Re: Straw-man charter for http-bis

[Julian Reschke <julian.reschke@gmx.de>]

Chris Newman wrote:
> 
> Here's my take as AD on some of the interesting topics in this thread:
> 
> 1. HTTP Digest Authentication
> 
> The SASL WG appears to have decided that SASL DIGEST-MD5 is not a useful 
> authentication mechanism for a number of technical reasons.  I would be 
> uncomfortable having a WG spend a lot of time refining the existing HTTP 
> Digest mechanism based on that experience.  However, documenting the 
> i18n behavior of deployed implementations sounds like a sensible thing 
> to do.

Agreed.

Q: if we found out that Digest can't be fixed for I18N without a minor 
incompatible change, would it make sense to define a "Digestbis" 
authentication scheme (assuming for a moment that server and UA 
developers would support it)?

> 2. HTTP Security
> 
> Phishing demonstrates that HTTP's present security mechanisms are not 
> adequate to meet some important requirements of the present users of the 
> protocol.  I would be uncomfortable moving HTTP from Draft Standard to 
> Standard given this situation.  It's likely that new work on HTTP 

Q: RFC2616 doesn't define security at all (except for the hooks used by 
RFC2617).

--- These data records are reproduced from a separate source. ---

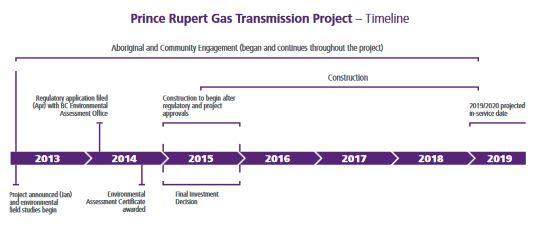 prince-rupert-gas-transmission-timeline
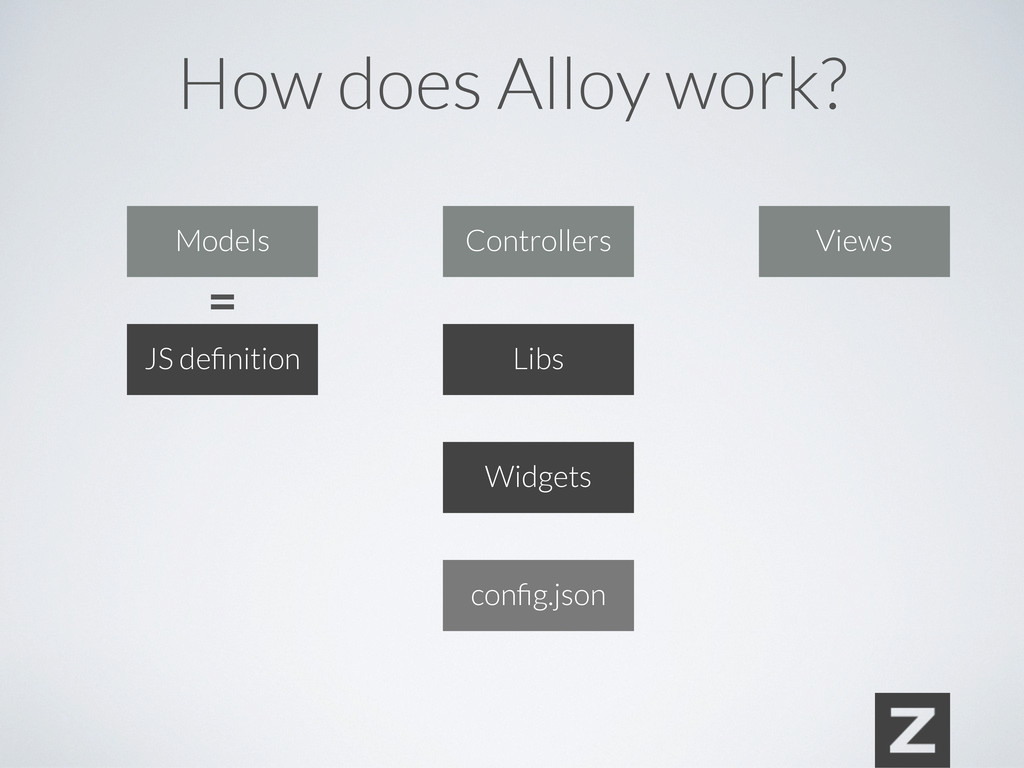 Views Libs Widgets JS definition = Models Contro...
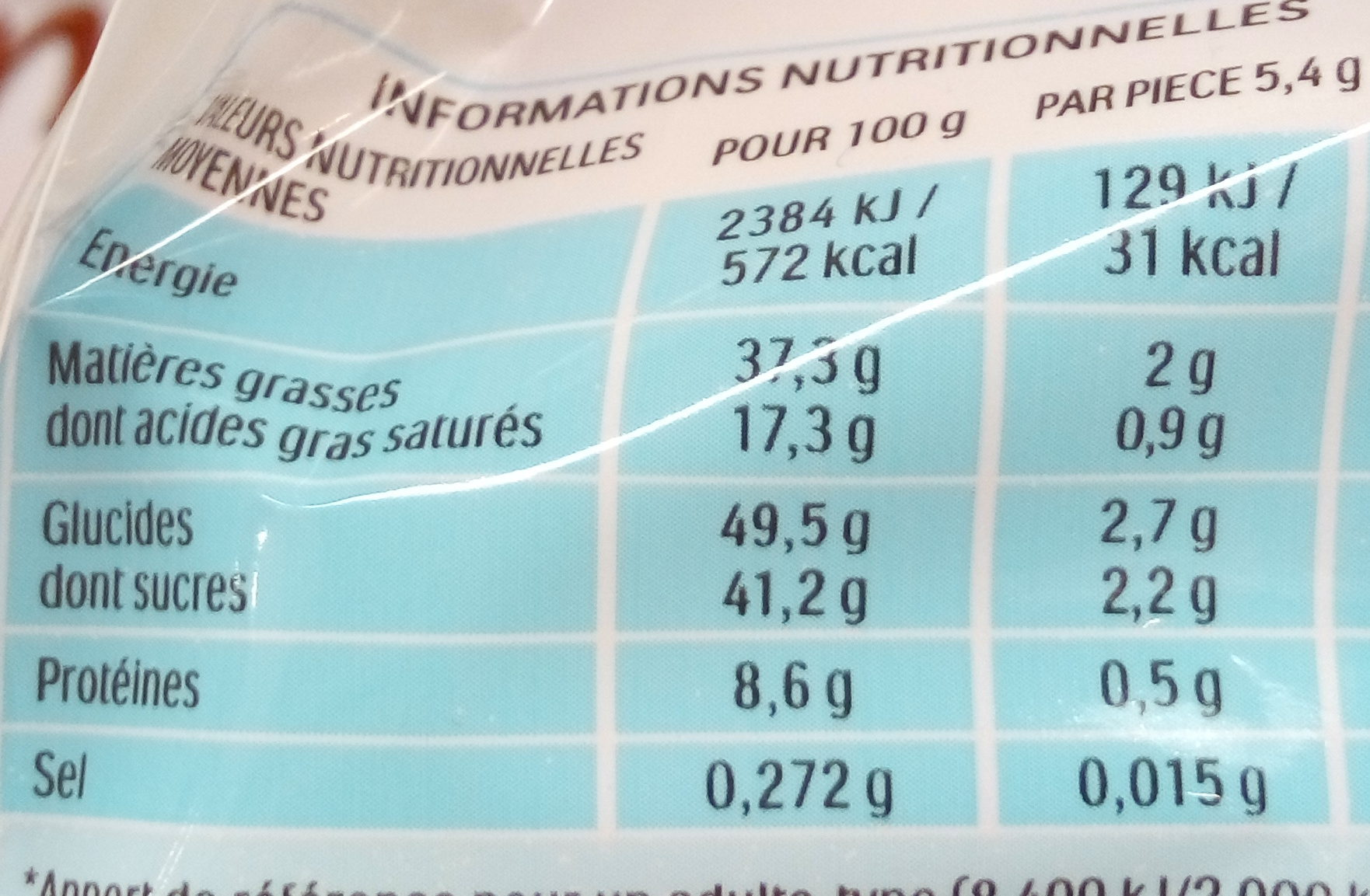 Kinder Bueno Mini - Informations nutritionnelles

Are you saying that RFC2616 can't be advanced to Full Standard 
without fixes to RFC2617? I guess this translates to the question: is 
the reference to RFC2617 normative or informative... (just looking for 
clarification here).

> security mechanisms (as outlined by draft-hartman-webauth-phishing) is 
> necessary.  However, even with the present security situation, I have no 
> doubt that RFC 2616 is widely useful and improving the technical clarity 
> of the base specification is good work that would benefit the Internet 
> community.  The minimum work necessary to make a draft standard revision 
> of the base specification complete would be to clearly document the 
> limitations of the presently deployed HTTP security mechanisms and the 
> fact they are not adequate for all situations.  Beyond that I consider 
> it inappropriate to hold publication of a useful revision hostage to new 
> security engineering work.  That opinion may not be shared by others on 
> the IESG. Regardless, I would very much like to see forward progress on 
> the HTTP security situation.

Agreed.

> 3. One vs. Two WGs
> 
> I would support the formation of two separate WGs: HTTP and HTTP 
> security as the people who have appropriate expertise for those efforts 
> are not identical. Indeed I'd be uncomfortable with a single WG that was 
> both revising 2616 and designing new HTTP security mechanisms as the 
> latter may be helped by the attention of security experts that likely 
> have no interest in the former.

Agreed. There will be some overlap people-wise, but IMHO that's not a 
problem.

Looking at RFC2617, there seem to be several areas that need work:

(1) The framework itself,

(2) Known issues with Basic and Digest (including I18N),

(3) New schemes.

Re (1): in practice, form based authentication is frequently used for 
the simple reason because people feel that the authentication related 
popups in browsers are insufficient/ugly/whatever. It would be really 
great if the people who are going to work on RFC2617bis co-operate with 
the W3C HTML working group on fixing this.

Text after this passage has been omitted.